In seventh place is JK Rowling, the only remotely non-business figure in the Scottish-based top ten. With a bewitching £519 million, the Harry Potter author’s bank manager has little to worry about. Her personal wealth will be done no harm with the opening this year of a Harry Potter-themed attraction at Universal’s Orlando resort in Florida.

The phenomenal success of the Potter movies has also been good to its young stars. With a cool £42 million, 20-year-old Daniel Radcliffe is ranked the fifth richest young Brit while his co-stars Emma Watson (£22 million) and Rupert Grint (£20 million) were placed 10th and 12th in the same section.

The last three places in the Scottish top ten are taken by landowner the Duke of Sutherland (£480 million), Edinburgh housebuilder Keith Miller (£385 million) and octogenarian car dealer Sir Arnold Clark (£377 million).

In UK-wide terms, Britain’s richest person – by a long chalk – is London-based steel magnate Lakshmi Mittal whose wealth has more than doubled over the year to £22.45 billion thanks to a recovery in the global steel market. This is the sixth year he has been at the top of  the list. He is followed by Chelsea FC owner Roman Abramovich, whose fortune has increased by 6 per cent to £7.4 billion.

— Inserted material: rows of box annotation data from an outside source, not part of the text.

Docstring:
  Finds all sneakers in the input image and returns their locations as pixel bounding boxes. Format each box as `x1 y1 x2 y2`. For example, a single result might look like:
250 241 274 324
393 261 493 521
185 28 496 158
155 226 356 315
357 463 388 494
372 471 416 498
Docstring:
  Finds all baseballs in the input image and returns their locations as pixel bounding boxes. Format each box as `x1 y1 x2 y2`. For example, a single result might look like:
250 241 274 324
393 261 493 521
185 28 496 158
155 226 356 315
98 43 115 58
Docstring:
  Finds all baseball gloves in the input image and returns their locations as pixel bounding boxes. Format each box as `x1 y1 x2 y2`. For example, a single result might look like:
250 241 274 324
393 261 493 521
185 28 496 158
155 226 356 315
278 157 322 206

They are followed by the Duke of Westminster (£6.75 billion), Ernesto and Kirsty Bertarelli, whose pharmaceutical interests kept them with a fortune of £5.95 billion, and David and Simon Reuben, who have more than doubled their property and internet fortune to £5.53 billion.

If nothing else, the Rich List illustrates that, despite the difficult financial climate, there is still a great deal of money to be made for those who already have a great deal of money. The 1,000 richest people in Britain increased their combined wealth by £77 billion – to £333.5 billion – over the last year. That’s a rise of around 30 per cent.

The number of billionaires also went up – by 10 – to 53.

The richest person in the world, according to Forbes, is Mexican telecoms tycoon Carlo “Slim” Herlu who this year knocked Microsoft’s Bill Gates off the top spot with a £35.7 billion fortune. Gates remains a close second with £35.4 billion and investor Warren Buffett third with £31.3 billion. Lakshmi Mittal is the fifth richest person in global terms.